Fruit juice-flavored soft drink by the Coca-Cola Company

Bibo is a fruit juice-flavored soft drink introduced in 1998 by the Coca-Cola Company, and sold in Canada, Turkey, South Africa and Mozambique. Bibo was one of a set of regional brands established around the world, including Qoo in Asia, Senzao in Mexico and Kapo in Latin America.

The most popular variety is Bibo Candy Pine-Nut, a mix of pineapple and coconut. Other flavors include Johnny Orange, Paolo Peach, Taka Strawberry, Tiko Lemon, Jay Apple Jr., Jo Grape, Willie Pineapple and DJ Kiwi Mango.
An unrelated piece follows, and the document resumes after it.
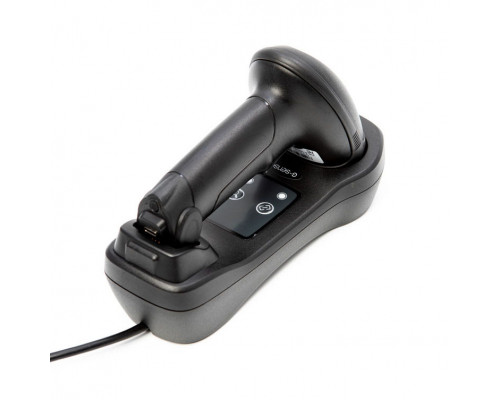 Беспроводной сканер штрих-кода G-SENSE IS1405BT HD 2D Bluetooth, USB, черный, cradle купить QBS.ru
Coca-Cola planned to bring Bibo to Eastern Europe, but discontinued the drink in 2004.

In 2007, the World of Coca-Cola museum in Atlanta, Georgia opened a "tasting room" featuring 70 of the company's beverage brands, including Bibo Candy Pine-Nut, as well as the Italian soda Beverly.

In 2013, the Walt Disney World Resort in Orlando, Florida introduced Bibo at the Club Cool refreshment stand at its Epcot theme park, along with other regional Coca-Cola drinks like Thailand's Fanta Melon Frosty and Zimbabwe's Sparberry. After Club Cool left the park, the Coca-Cola Store at Disney Springs continued to offer Bibo drinks until 2020.